I am reading and reading and reading about mobilizations and lost times and communalism and here I am, all alone. I could have gone up the street and read with my friend Matt, but I didn't. I'm too sad. He's wonderful but I don't know him that well and I'm feeling really porous right now.

I'm finishing off the red wine that honors the 120 patriots who helped lead Chile to independence and wondering about the state and thinking, we want to figure out ways to organize ourselves outside the purview of the neoliberal nation-state and most people can't decide that a Wal-Mart is a bad thing to have in one's neighborhood. It makes me so sad.

Murray Bookchin, who I am reading now, is really sad about the single-issue activism that pervades leftist movements. Funny thing is, I would say that any other kind of organizing has made itself apparent to me outside of the last, well, couple of years or so. I never thought to think big to think that capitalism itself can be organized against. I guess summit protests were that kind of thinking big. I knew about it I guess, but it just seemed like such bygone era. And to some extent it is. But I'm so hopeful and disappointed at the same time.

Mostly I'm disappointed in myself. Like, I don't try hard enough. Nothing feels like enough. And maybe it shouldn't ever and that's precisely why the work continues. Radical and revolutionary social movement building, to me, seems so mired in ideology or guilt or meanness. I shouldn't say this. But I can't stop thinking about how movement building works and what kinds of methods folks want to employ to win folks over. What does it take not only to attract people but to KEEP them?

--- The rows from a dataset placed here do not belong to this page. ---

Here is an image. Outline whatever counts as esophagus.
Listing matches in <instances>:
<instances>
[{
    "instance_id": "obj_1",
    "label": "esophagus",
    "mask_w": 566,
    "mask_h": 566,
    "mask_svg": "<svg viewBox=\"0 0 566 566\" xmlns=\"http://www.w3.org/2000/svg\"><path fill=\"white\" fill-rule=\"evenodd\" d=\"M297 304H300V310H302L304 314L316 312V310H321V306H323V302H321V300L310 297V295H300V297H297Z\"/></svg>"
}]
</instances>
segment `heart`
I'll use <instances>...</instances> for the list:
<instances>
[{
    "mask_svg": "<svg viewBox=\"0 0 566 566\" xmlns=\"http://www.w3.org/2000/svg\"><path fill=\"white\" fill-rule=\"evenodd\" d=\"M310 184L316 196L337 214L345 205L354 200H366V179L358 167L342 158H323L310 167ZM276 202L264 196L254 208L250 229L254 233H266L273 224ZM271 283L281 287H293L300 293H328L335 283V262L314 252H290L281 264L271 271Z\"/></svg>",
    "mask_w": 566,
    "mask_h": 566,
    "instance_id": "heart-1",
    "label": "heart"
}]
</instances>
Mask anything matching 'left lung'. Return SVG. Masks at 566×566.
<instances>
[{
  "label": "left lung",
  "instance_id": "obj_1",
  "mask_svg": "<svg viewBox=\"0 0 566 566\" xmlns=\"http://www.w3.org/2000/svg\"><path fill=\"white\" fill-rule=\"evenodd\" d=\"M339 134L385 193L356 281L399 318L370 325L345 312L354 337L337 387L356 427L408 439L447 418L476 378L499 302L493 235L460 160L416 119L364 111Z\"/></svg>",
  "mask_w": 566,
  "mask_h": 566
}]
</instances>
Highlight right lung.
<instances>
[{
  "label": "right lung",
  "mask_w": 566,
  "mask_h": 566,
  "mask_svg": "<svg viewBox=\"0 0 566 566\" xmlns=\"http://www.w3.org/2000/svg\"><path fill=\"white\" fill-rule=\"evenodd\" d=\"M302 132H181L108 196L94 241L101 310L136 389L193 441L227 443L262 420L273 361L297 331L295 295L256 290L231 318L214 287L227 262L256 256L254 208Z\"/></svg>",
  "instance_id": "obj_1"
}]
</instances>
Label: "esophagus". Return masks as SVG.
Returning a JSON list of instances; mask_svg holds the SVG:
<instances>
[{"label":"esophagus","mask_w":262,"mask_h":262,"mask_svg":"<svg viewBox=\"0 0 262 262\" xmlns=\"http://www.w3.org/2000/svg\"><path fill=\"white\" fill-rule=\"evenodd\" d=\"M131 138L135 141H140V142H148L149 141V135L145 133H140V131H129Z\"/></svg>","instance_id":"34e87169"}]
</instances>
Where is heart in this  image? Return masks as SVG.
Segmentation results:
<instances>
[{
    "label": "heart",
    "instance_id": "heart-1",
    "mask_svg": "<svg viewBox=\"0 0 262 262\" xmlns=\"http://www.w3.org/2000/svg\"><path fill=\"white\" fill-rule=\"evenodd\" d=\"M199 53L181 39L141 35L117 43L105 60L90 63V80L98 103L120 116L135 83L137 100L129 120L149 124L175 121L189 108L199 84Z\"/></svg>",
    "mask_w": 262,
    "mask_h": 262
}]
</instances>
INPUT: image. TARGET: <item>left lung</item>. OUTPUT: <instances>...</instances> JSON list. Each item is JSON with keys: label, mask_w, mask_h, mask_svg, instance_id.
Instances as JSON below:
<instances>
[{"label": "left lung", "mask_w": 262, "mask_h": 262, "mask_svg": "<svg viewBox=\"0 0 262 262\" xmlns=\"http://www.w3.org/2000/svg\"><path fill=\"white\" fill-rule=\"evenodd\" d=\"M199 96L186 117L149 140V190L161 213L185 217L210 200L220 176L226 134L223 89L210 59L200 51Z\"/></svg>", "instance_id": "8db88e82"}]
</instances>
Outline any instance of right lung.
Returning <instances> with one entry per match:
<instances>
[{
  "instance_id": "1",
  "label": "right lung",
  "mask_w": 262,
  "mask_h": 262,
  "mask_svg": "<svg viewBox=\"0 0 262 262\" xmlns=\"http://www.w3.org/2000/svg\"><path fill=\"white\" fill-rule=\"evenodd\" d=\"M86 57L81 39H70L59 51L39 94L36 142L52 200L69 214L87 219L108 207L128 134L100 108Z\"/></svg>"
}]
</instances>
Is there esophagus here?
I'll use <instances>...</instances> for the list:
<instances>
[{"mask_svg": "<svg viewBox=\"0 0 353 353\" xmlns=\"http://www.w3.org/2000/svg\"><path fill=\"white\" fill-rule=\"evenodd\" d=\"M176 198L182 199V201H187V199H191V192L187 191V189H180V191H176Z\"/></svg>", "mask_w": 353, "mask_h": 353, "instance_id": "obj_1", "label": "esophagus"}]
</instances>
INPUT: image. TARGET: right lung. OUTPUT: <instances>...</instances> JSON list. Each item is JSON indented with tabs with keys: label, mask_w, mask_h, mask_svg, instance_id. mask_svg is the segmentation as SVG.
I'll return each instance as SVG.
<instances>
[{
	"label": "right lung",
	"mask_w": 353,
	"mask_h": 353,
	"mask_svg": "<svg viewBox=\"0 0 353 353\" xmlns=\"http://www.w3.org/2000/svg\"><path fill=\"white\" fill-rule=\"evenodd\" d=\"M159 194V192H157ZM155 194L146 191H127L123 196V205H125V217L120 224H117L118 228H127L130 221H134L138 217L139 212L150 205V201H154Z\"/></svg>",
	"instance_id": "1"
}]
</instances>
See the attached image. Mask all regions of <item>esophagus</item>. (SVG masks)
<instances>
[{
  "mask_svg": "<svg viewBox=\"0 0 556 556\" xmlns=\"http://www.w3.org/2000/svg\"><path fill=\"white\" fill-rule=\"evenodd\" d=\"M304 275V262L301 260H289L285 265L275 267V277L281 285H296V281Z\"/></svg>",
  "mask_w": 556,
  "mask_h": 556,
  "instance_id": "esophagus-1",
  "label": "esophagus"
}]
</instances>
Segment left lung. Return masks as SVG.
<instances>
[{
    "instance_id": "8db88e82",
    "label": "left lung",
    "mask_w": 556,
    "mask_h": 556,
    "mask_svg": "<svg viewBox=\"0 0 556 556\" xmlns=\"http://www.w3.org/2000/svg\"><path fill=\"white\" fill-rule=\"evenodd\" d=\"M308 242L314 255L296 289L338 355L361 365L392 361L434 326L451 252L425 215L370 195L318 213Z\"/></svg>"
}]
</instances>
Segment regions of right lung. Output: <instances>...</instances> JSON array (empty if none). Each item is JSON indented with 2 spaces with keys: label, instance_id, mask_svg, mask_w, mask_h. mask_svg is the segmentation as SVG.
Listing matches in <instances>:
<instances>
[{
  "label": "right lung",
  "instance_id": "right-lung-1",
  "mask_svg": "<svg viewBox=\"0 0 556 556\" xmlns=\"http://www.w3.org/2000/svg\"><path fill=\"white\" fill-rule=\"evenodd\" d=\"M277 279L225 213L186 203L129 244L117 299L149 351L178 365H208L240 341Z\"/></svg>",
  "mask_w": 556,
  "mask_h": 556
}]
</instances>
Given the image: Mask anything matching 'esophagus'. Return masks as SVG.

Maybe I am getting ahead of myself. If my students are any indication of the work that is to be done, it is first and foremost - oh, I don't know. Teaching them how to think or hold onto a thought for more than a minute? To act on those thoughts? To care in the first place? To be interested in being educated rather than perpetually entertained? I really don't fucking know.

Bookchin is so fucking obsessed with reason as the way forward. I don't totally agree with him. Something else drives revolutionary fervor and a sense of possibility. Katsiaficas calls it 'the eros effect.' I get it and I think there's something to it. But something more needs to actually keep people fighting and that's where I think Bookchin is useful. He wants to think through how do we actually take it a step further in those moments of eros? Richard Day thinks that the 'logic of affinity' means that the distinction between revolution and reform is no longer necessary. I don't agree with that either. I think there is a difference between actions that reform (or retreat) from the existing structure and those that can inform fundamental change. What is it? Is capitalism just so pervasive, so omnipresent in our material, psychological, and social lives that it's just impossible to think and act outside of it for more than a 'temporary autonomous' moment?